Parallel Programming: Terrible Tooling

Posted on January 19, 2010 by paulmckrcu

In a previous life, I worked on a UNIX kernel on a team of a few tens of developers. This smallish team size resulted in a very smallish set of development tools. To see why, imagine a tool that required one developer one year to create, and that would provide a 1% improvement in everyone’s productivity. Given 50 developers, it would take two years to recoup the time spent developing this tool. In contrast, consider the Linux kernel, which usually has thousands of developers. Assuming 1,000 developers, it would take less than six weeks to recoup the time spent developing this tool.

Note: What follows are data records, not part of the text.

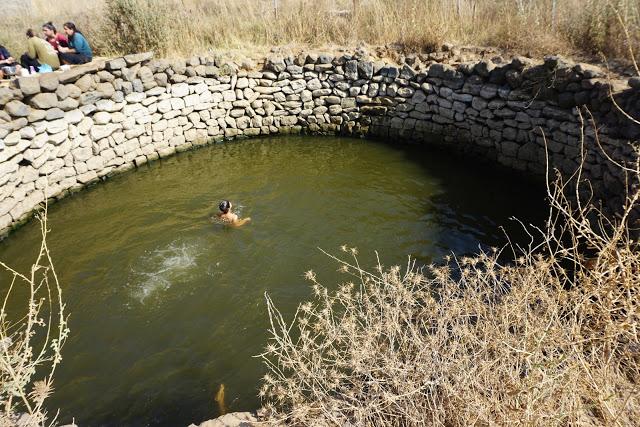 מים עמוקים בעין מוקש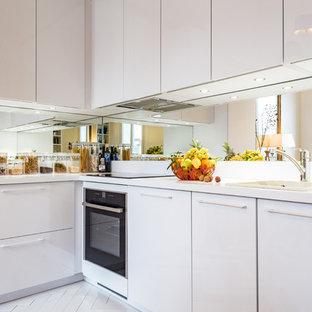 Esempio di una cucina con top alla veneziana, paraspruzzi a specchio, pavimento in terracotta e top bianco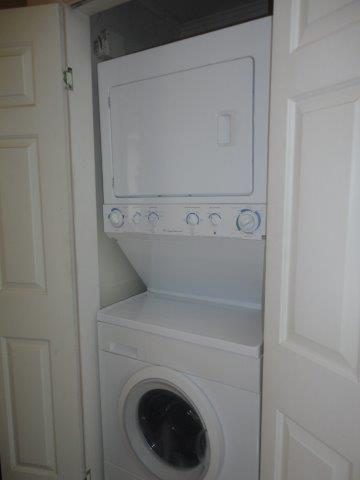 10B- washer dryer area NEW.jpg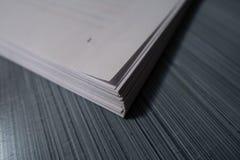 Стог белых бумаг Стоковые Изображения RF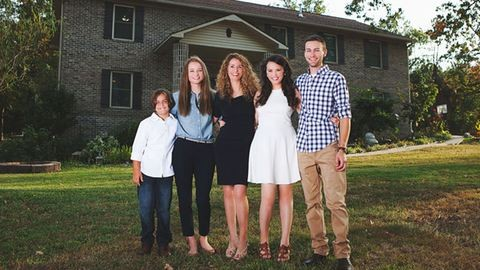 Teljesen egyedül, Youtube-videók alapján húzta fel házát a négygyerekes anyuka
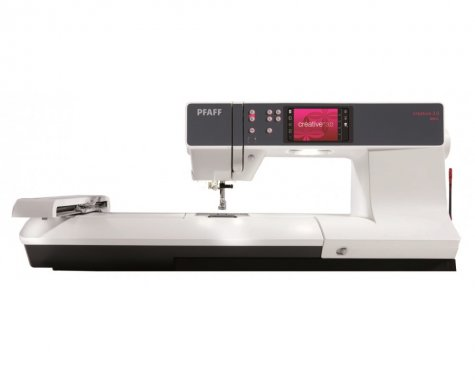 šicí a vyšívací stroj Pfaff Creative 3.0
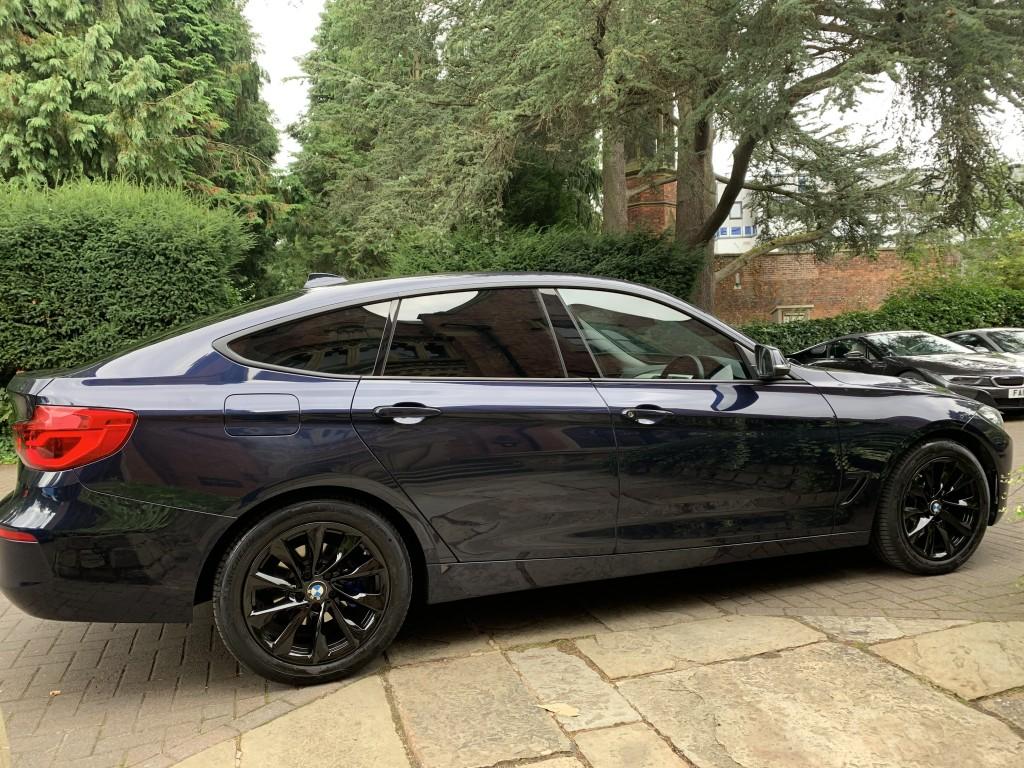 BMW 3 SERIES 2.0 318D SE GRAN TURISMO 5DR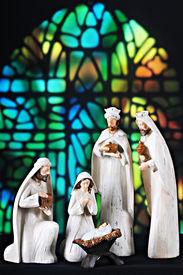 image of magi  - A nativity scene composed of the 3 magi - JPG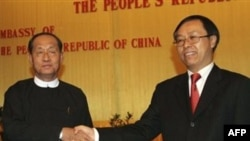 曾任中华人民共和国驻缅甸联邦特命全权大使的李军华和缅甸副总裁田翁敏吴(左)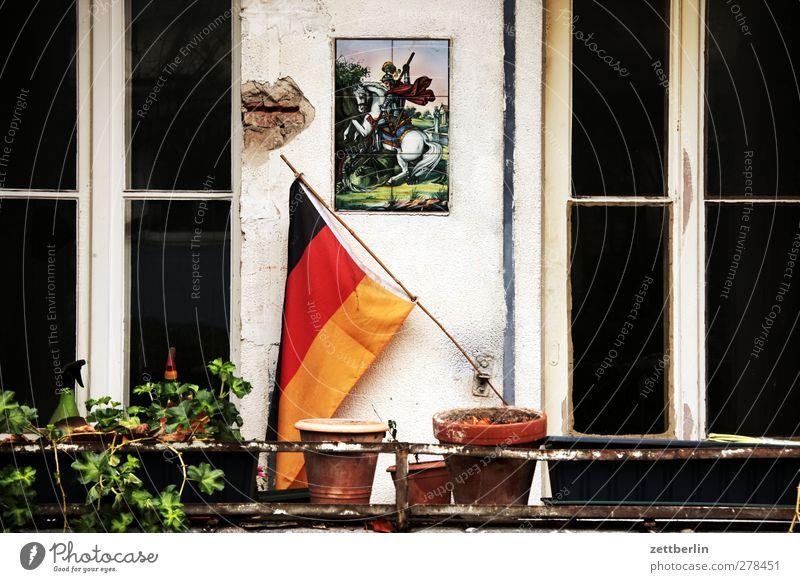 Deutsch Stadt schön Haus Fenster Wand Architektur Innenarchitektur Gebäude Mauer Wohnung Häusliches Leben Freizeit & Hobby Dekoration & Verzierung Deutsche Flagge Bauwerk Fahne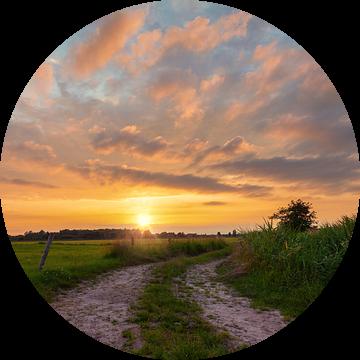 Zonsondergang De Onlanden Drenthe van R Smallenbroek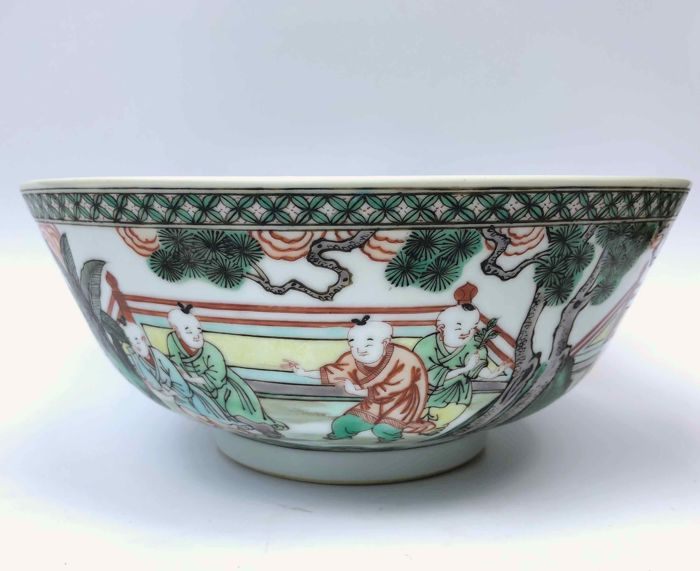 Bowl - Famille verte - Porcelain - Children - China - Second half 20th century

This example does much to explain the large quantity of tooling available for the Linux kernel. For example, the UNIX kernel I worked on did not have anything like lockdep, powertop, latencytop, or perf for in-kernel use, nor anything like valgrind or perf for user-mode use. Given the relatively small number of developers on that project, it almost always made more sense to find and fix problems manually.

It is important to note that this effect is due to the number of Linux-kernel developers, not to the FOSS nature of the Linux kernel — except insofar as the FOSS nature of the Linux kernel has enabled it to accumulate a large number of developers.

So what does this have to do with the perceived difficulty of parallel programming?

This entry was posted in Uncategorized and tagged is parallel programming hard, locking, parallel, performance. Bookmark the permalink.

6 Responses to Parallel Programming: Terrible Tooling

Anonymous says:

April 11, 2010 at 8:15 pm

Where are the tools

In the good old day programming was left to the programming language (C) and parallelism to the OS (UNIX).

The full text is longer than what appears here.